• [EXERCISE PROMPT] Start at the line containing "Does the tree" and transcribe every line exactly through the end of the records below, and only those lines.

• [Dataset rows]
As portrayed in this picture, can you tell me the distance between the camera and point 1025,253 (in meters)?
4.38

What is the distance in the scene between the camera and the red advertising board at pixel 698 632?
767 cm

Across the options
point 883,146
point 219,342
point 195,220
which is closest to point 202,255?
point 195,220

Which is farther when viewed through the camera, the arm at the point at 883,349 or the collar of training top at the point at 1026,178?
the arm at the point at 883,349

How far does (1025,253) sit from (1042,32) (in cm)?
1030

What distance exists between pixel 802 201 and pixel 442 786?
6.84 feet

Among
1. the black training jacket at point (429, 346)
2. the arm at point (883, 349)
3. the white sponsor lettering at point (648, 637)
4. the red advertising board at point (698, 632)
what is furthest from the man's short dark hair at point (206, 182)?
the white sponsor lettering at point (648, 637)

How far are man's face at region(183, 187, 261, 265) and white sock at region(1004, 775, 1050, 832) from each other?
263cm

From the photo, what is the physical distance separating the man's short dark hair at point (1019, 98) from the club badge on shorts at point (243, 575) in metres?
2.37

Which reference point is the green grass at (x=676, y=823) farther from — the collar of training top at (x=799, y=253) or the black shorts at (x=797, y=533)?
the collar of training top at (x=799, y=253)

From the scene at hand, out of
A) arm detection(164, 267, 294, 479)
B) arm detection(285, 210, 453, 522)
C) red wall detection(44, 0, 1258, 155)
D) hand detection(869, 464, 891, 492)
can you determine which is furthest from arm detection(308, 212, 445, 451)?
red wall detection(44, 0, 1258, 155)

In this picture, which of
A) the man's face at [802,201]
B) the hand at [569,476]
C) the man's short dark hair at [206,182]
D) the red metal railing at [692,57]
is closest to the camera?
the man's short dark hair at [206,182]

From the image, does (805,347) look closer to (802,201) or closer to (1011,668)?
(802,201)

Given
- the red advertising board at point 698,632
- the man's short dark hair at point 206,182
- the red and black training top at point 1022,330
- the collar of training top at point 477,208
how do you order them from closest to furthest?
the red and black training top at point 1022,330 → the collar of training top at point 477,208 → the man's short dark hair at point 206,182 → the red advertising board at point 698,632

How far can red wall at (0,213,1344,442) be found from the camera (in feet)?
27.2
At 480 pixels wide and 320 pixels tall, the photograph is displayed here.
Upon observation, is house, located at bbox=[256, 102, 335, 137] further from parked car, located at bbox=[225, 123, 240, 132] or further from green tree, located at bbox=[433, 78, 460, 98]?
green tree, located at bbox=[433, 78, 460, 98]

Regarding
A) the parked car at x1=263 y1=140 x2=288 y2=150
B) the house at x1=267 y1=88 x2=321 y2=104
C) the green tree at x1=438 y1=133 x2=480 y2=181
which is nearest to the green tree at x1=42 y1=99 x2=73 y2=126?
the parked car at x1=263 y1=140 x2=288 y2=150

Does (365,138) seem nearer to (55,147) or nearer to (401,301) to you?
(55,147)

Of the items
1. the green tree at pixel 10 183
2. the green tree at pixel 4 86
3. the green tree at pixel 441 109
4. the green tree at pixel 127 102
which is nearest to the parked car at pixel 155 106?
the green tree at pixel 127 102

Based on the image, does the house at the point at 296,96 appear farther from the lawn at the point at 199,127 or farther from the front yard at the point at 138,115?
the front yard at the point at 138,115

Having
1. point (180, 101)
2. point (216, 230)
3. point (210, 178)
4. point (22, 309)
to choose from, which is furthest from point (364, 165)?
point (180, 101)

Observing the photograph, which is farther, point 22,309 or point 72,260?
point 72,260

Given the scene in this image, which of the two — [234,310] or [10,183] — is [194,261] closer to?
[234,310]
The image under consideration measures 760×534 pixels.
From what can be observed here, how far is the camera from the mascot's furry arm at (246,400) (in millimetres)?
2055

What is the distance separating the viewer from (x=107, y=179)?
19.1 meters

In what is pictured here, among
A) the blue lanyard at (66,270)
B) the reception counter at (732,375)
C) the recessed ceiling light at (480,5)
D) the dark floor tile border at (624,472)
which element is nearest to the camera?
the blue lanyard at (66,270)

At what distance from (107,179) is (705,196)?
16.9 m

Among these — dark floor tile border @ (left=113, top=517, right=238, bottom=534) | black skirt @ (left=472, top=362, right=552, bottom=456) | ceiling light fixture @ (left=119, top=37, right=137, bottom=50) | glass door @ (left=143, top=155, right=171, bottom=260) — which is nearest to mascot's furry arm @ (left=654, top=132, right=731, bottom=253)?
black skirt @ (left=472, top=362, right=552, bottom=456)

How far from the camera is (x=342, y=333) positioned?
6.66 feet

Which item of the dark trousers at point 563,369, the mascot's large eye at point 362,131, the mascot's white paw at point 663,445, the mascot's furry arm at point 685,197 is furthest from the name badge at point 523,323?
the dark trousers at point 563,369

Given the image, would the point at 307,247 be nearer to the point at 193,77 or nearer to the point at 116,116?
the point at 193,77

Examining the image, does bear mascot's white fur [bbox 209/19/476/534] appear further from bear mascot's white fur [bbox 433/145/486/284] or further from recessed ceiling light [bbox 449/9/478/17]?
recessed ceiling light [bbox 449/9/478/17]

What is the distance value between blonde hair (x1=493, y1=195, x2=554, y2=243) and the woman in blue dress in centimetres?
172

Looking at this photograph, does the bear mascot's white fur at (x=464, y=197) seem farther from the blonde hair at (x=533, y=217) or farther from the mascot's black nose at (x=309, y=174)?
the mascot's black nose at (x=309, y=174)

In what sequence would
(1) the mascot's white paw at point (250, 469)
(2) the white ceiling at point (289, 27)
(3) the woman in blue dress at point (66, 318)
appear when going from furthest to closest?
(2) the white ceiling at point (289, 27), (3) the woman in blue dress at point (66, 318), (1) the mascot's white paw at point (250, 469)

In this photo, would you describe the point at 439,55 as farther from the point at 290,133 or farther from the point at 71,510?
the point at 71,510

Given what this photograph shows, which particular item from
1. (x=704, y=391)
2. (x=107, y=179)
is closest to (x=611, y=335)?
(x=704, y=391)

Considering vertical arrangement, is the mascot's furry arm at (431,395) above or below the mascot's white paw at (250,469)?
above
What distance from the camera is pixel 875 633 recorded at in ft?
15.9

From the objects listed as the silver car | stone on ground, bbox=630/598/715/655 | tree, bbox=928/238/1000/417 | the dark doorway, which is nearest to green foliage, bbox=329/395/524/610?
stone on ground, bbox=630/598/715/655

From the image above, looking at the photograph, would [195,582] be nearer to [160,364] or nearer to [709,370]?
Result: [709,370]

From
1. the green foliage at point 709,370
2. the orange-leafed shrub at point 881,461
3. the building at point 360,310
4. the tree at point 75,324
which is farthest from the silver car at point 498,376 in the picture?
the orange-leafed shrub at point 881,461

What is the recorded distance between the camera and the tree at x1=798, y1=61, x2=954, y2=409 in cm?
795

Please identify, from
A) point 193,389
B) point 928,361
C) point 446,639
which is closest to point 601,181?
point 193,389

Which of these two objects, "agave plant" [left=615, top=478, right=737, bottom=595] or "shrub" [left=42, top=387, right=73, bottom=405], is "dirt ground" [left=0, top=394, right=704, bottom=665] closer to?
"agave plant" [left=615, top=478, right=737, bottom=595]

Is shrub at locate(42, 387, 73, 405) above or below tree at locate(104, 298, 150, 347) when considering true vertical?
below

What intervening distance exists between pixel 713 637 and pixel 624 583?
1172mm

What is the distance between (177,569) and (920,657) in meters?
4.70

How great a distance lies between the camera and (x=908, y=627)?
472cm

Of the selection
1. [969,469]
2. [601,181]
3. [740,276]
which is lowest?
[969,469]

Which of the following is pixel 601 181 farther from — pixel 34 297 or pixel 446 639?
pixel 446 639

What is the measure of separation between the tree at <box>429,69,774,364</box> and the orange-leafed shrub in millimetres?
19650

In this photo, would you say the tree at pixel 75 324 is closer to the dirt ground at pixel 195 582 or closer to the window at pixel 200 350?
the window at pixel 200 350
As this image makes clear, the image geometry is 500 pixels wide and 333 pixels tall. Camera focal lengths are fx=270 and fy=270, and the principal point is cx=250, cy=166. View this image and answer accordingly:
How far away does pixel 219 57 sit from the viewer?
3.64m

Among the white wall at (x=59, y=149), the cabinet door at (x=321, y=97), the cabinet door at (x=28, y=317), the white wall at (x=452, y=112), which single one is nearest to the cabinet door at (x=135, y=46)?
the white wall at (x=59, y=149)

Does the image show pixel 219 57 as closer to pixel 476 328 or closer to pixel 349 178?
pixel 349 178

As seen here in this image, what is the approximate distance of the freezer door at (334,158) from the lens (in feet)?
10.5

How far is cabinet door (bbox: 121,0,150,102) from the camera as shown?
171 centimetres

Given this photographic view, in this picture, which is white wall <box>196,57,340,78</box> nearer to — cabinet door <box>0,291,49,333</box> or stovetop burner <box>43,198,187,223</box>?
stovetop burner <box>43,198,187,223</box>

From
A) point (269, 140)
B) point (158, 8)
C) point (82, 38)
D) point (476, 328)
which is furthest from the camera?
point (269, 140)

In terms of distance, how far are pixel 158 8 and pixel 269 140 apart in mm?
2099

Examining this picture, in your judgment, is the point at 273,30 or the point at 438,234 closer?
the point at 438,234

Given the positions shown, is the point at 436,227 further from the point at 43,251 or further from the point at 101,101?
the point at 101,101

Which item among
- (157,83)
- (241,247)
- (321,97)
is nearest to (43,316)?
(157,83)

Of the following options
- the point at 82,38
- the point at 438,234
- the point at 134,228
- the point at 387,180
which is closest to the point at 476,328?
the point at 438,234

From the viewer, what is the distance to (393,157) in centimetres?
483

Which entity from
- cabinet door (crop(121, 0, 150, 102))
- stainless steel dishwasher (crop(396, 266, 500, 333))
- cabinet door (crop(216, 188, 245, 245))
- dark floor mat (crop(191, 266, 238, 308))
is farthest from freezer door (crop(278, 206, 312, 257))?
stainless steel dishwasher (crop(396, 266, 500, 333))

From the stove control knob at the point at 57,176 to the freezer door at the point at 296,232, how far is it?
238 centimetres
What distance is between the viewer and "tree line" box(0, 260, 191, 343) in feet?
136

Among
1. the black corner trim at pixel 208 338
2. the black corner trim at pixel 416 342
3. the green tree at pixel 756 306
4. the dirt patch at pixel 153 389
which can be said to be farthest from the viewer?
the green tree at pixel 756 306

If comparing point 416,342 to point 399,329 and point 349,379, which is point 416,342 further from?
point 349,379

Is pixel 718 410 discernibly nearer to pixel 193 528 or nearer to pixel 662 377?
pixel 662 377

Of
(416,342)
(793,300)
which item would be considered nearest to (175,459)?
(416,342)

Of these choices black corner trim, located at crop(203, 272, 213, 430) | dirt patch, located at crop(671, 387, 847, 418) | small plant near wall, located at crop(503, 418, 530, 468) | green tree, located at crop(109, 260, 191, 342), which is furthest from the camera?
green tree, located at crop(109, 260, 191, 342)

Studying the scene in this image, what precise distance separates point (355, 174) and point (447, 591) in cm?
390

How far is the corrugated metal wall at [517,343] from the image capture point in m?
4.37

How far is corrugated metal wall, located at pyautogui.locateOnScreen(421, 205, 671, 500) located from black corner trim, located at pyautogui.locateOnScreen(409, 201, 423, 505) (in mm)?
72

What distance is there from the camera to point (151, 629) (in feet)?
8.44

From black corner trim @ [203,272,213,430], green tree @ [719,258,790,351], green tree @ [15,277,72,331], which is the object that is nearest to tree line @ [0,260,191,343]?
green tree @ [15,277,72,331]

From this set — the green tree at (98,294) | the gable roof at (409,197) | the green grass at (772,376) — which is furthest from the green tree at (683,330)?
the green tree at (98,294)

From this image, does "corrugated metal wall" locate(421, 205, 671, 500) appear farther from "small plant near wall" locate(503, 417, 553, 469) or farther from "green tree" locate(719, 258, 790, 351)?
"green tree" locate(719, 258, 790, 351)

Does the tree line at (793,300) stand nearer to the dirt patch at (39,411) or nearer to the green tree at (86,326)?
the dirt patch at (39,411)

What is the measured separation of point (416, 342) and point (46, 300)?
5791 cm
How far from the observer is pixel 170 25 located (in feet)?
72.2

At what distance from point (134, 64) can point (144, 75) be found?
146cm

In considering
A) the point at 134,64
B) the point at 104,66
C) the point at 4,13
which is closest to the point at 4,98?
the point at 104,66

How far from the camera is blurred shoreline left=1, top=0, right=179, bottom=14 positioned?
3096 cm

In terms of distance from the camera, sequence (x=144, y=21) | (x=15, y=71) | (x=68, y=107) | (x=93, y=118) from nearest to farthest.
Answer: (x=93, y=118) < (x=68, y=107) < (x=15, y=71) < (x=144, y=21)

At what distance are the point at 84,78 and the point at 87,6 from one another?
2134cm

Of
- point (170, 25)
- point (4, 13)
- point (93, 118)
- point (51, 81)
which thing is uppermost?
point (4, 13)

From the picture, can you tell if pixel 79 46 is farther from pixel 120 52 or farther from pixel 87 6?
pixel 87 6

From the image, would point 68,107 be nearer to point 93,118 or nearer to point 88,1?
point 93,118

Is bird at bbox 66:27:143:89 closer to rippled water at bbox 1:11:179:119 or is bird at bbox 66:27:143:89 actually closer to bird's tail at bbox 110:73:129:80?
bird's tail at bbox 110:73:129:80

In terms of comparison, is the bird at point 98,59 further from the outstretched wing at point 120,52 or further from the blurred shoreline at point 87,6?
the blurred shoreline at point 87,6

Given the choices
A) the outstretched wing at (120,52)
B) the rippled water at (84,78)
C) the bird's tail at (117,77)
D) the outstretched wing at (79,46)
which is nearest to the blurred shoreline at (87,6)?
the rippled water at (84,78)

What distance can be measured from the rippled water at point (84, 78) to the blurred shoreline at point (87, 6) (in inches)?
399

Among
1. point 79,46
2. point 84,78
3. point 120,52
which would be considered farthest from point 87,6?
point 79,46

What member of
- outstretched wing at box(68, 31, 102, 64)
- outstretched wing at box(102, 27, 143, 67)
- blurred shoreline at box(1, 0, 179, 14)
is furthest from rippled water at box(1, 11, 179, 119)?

• [OUTPUT OF THE EXERCISE]
Does the tree line at (793,300) stand nearer to the dirt patch at (39,411) or nearer to the green tree at (86,326)?
the dirt patch at (39,411)

What is the measured separation of point (416, 342) and point (46, 300)?
5791 cm
How far from the observer is pixel 170 25 located (in feet)?
72.2

At what distance from point (134, 64) can point (144, 75) be found?
146cm

In considering
A) the point at 134,64
B) the point at 104,66
C) the point at 4,13
which is closest to the point at 4,98?
the point at 104,66

How far from the camera is blurred shoreline left=1, top=0, right=179, bottom=14 positioned?
3096 cm

In terms of distance from the camera, sequence (x=144, y=21) | (x=15, y=71) | (x=68, y=107) | (x=93, y=118) from nearest to farthest.
Answer: (x=93, y=118) < (x=68, y=107) < (x=15, y=71) < (x=144, y=21)

At what distance are the point at 84,78 and the point at 87,6 from one another?
2134cm

Of
- point (170, 25)
- point (4, 13)
- point (93, 118)
- point (51, 81)
which thing is uppermost?
point (4, 13)

From the picture, can you tell if pixel 79 46 is farther from pixel 120 52 or farther from pixel 87 6?
pixel 87 6

From the image, would point 68,107 be nearer to point 93,118 or nearer to point 88,1?
point 93,118

Is bird at bbox 66:27:143:89 closer to rippled water at bbox 1:11:179:119 or is bird at bbox 66:27:143:89 actually closer to bird's tail at bbox 110:73:129:80?
bird's tail at bbox 110:73:129:80

In terms of comparison, is the bird at point 98,59 further from the outstretched wing at point 120,52 or further from the blurred shoreline at point 87,6?
the blurred shoreline at point 87,6

Given the choices
A) the outstretched wing at (120,52)
B) the rippled water at (84,78)
C) the bird's tail at (117,77)
D) the outstretched wing at (79,46)
which is nearest to the blurred shoreline at (87,6)?
the rippled water at (84,78)

What distance can be measured from the rippled water at point (84, 78) to the blurred shoreline at point (87, 6) (in inches)?
399

Among
1. point 79,46
2. point 84,78
3. point 120,52
which would be considered farthest from point 87,6?
point 79,46

What member of
- outstretched wing at box(68, 31, 102, 64)
- outstretched wing at box(102, 27, 143, 67)
- blurred shoreline at box(1, 0, 179, 14)
is furthest from rippled water at box(1, 11, 179, 119)?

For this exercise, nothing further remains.